Maria Rainha e Padroeira do Brasil

O título deste artigo aponta para dois momentos históricos distintos: o da coroação de Nossa Senhora Aparecida, como Rainha do Brasil, ocorrida no dia 08 de setembro de 1904, e o da proclamação de Nossa Senhora Aparecida como Padroeira do Brasil, ocorrida no dia 31 de maio de 1931.

Vamos às etapas do primeiro momento.

No ano de 1868, a Princesa Isabel e seu marido, Conde D´Eu, visitaram a imagem de Nossa Senhora Aparecida. Na ocasião, a filha do Imperador presenteou a Santa com um manto cravejado de brilhantes e pediu em oração que recebesse a graça de ser mãe. 

Em 1884, já com três filhos, a Princesa retornou à igreja de Nossa Senhora para agradecer a graça da maternidade e, dessa vez, presenteou a imagem com uma coroa de ouro e diamantes. A peça foi usada vinte anos depois, na coroação da Santa, como Rainha do Brasil.

No ano de 1900 os bispos de São Paulo e do Rio de Janeiro organizaram romarias que deram impulso às peregrinações ao Santuário de Aparecida. As romarias programadas tinham por finalidade celebrar o Jubileu da passagem do século, decretado pelo Papa Leão XIII.

Diante do sucesso destas romarias, os bispos da Província Eclesiástica Meridional do Brasil, em reunião realizada em São Paulo, no ano de 1901, decidiram realizar a coroação solene de N. Senhora Aparecida. E sucessivamente, no ano de 1903, pediram ao Papa Pio X, hoje Santo, para coroar solenemente a Imagem Milagrosa de Nossa Senhora Aparecida como Rainha do Brasil. O pedido foi uma iniciativa do bispo de São Paulo, Dom José de Camargo Barros e do arcebispo do Rio de Janeiro, Dom Joaquim Arcoverde de Albuquerque Cavalcante, com a orientação do Núncio Apostólico Dom Júlio Tonti. O Papa Pio X autorizou a coroação na data de 29 de dezembro de 1903.

A cerimônia da coroação aconteceu no dia 08 de setembro de 1904, em Missa solene na praça em frente à Basílica Velha, com a presença de 15 mil fiéis e de 14 bispos. Para esta circunstância Aparecida, que na época contava com mais ou menos 2.000 habitantes, recebeu peregrinações de São Paulo, do Rio de Janeiro, das Minas Gerais, em especial de Juiz de Fora.

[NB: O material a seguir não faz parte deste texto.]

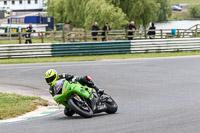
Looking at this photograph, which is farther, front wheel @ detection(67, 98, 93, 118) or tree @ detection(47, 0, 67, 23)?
tree @ detection(47, 0, 67, 23)

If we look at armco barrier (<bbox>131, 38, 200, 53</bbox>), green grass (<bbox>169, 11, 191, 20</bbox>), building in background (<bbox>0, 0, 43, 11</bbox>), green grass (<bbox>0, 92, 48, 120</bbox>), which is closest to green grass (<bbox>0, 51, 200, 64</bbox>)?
armco barrier (<bbox>131, 38, 200, 53</bbox>)

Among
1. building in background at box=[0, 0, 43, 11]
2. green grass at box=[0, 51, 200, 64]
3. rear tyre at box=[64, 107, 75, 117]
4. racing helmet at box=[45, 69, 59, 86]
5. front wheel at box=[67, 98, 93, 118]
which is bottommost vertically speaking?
green grass at box=[0, 51, 200, 64]

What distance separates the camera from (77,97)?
28.6ft

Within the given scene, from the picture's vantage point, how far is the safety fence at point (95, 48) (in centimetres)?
2717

Durante a Missa, depois do Evangelho, Dom Joaquim Arcoverde fez um discurso, de aproximadamente uma hora, em latim, contando a história de Nossa Senhora Aparecida. Em seguida, Dom João Braga, bispo de Petrópolis fez um discurso na língua nacional, preparando a multidão para a solene Coroação.

Historicamente o Brasil estava na época da ‘República Velha’, ou ‘Primeira República’ (1899-1930), caracterizada, entre outros fatos, pela separação entre a Igreja e o Estado. Na anterior época do Império existia o assim chamado ‘regime do Padroado’, em que, por exemplo, os bispos eram escolhidos e nomeados pelo Imperador (art. 102 da Constituição do Império de 1824); e o catolicismo era considerado ‘religião do Estado’. Mas esta proteção ‘abafava’ a vida da Igreja. A religião era um departamento da administração e os sacerdotes meros funcionários. E as ingerências recíprocas entre os poderes espiritual e secular criavam delicados conflitos de competência. Havia bispos idosos, apenas 11 dioceses, 9 seminários maiores e 700 padres. 

Com a chegada da República, por um lado, a Igreja perdia a subvenção do clero por parte do Estado, mas, por outro recuperava a sua liberdade. Neste sentido, o Estado não entrava nas questões religiosas específicas, como a da nomeação dos bispos ou na administração das Igrejas. 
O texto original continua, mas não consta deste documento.